Part 2 of the series here.
It was not yet raining when our small Mt. Apo team met at the Davao City airport one Thursday morning a few years back. We arrived via different flights and bus rides since each of us came from various cities in Luzon, Visayas and Mindanao. It was also the first time that we saw each other in person after numerous text and email exchanges.
We then headed for Jezer Paro’s residence in Digos City. He was our trail master guide, whom we also met in person for the first time that day. After taking a quick lunch, rearranging our packs and finalizing our itineraries, we headed for the Mt. Apo Mountaineering Trekkers Information Center at Sitio Baras in Kapatagan, Digos City. We were to embark on a slightly modified Kapatagan trail in climbing Mt.
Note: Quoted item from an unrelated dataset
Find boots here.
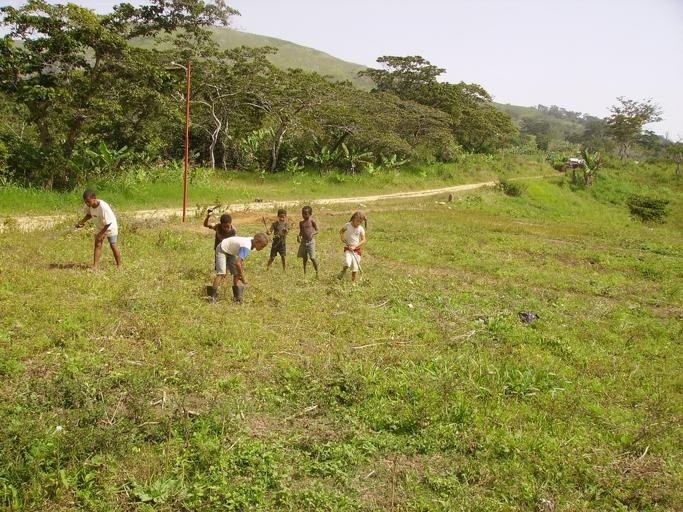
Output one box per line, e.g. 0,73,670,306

Apo (2954 MASL), the highest mountain the Philippines.
Day 1: A Rainy start
The rains started by the time we got our climbing permits. I worried at that instant as I imagined a muddy and slippery ascent later on. On our way to the jump-off, we rode a 4×4 multicab which amazingly negotiated a way against the strong water flowing downstream. I thought to myself that if this is how the weather looks like from Day 1, then it might not be sunny in the next few days.
We alighted at Sitio Mainit and immediately took shelter at a small house in the area. We waited for the hard pouring rain to slow down and when it did, we began hiking on farm land. Along the way, we also saw how the downpour washed up the root crops in some fields. The rains may have delayed us a little bit, but it is a completely different story for the farmers who have labored long and hard only to see their crops washed away in just a few hours.
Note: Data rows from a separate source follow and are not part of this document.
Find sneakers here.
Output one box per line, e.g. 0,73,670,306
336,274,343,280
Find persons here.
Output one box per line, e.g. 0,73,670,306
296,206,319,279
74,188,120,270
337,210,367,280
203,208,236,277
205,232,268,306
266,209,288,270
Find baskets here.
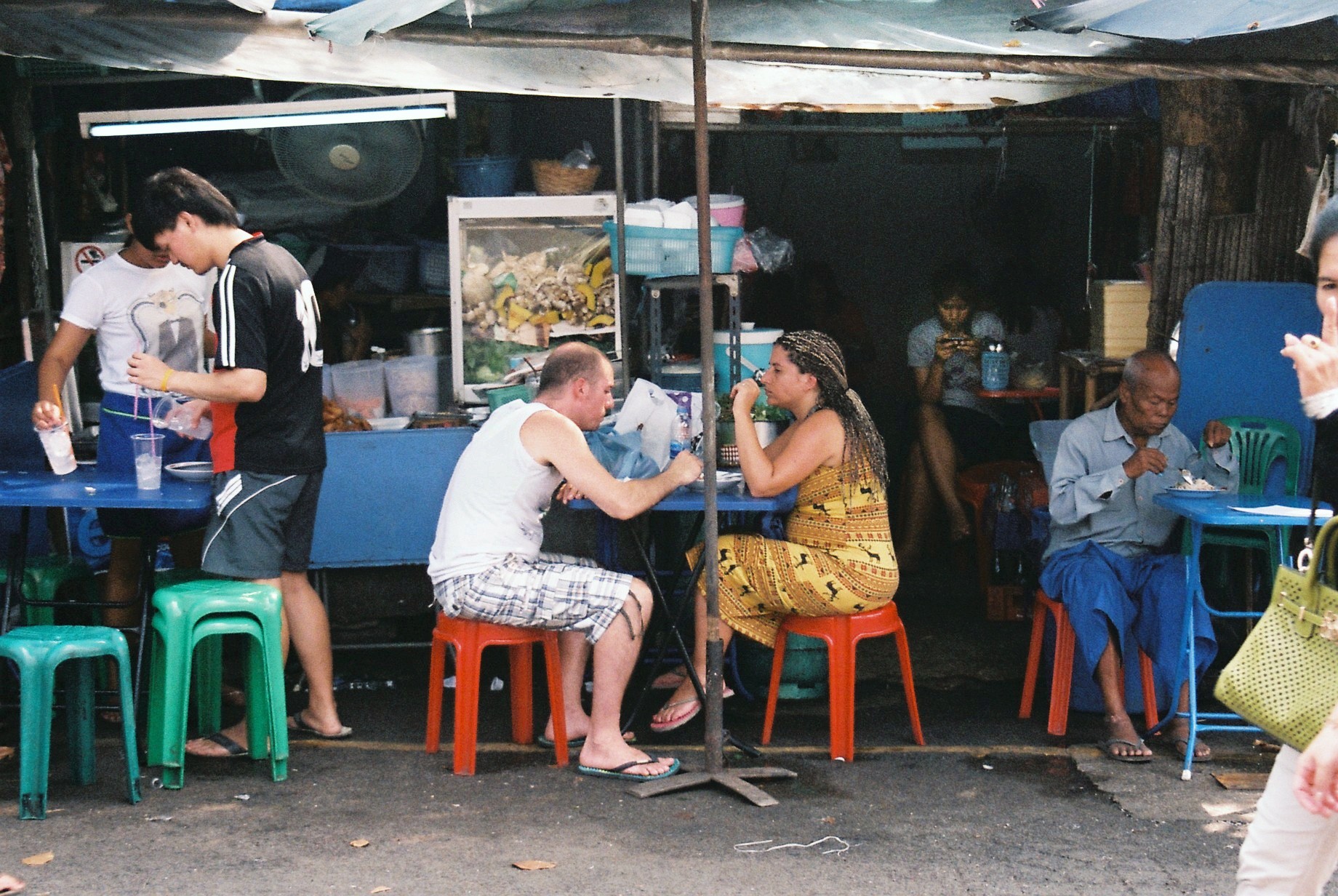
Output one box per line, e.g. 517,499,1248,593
603,220,744,277
531,160,601,194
It was already nightfall when we arrived at Sitio Paradise. After taking a delicious soup prepared by our master chef Bintoy, we slept earlier than the usual to prepare us for the very long hike the following day.
Day 2: Ascent and Assault
The boulder face of Mt. Apo was very visible at dawn on Day 2. It also looked so near but we know that it is not of course. After taking our breakfast at another farm house, we then left for Camp Godi-Godi. We have to reach this stopover by 1:00 PM since this is the cut-off time for a safe summit assault that day.
Cut-off times are strictly respected by mountaineers since these already account for the other uncertainties – unpredictable weather, possible change in terrain, your respective group’s speed among many other factors. Beyond that hour, a safe passage to the next stopover is not guaranteed.
The terrain from Sitio Mainit to Godi-Godi gradually changed from farm land into mossy forests. We stopped by Upper Sabwag and Baroring for a quick rest. The trail was steep for most parts but there are level grounds and downhill portions as well. I liked the change in landscape since the narrow paths led us through tall fern and hardwood trees. The temperature slowly dropped too as we hiked higher up the slopes.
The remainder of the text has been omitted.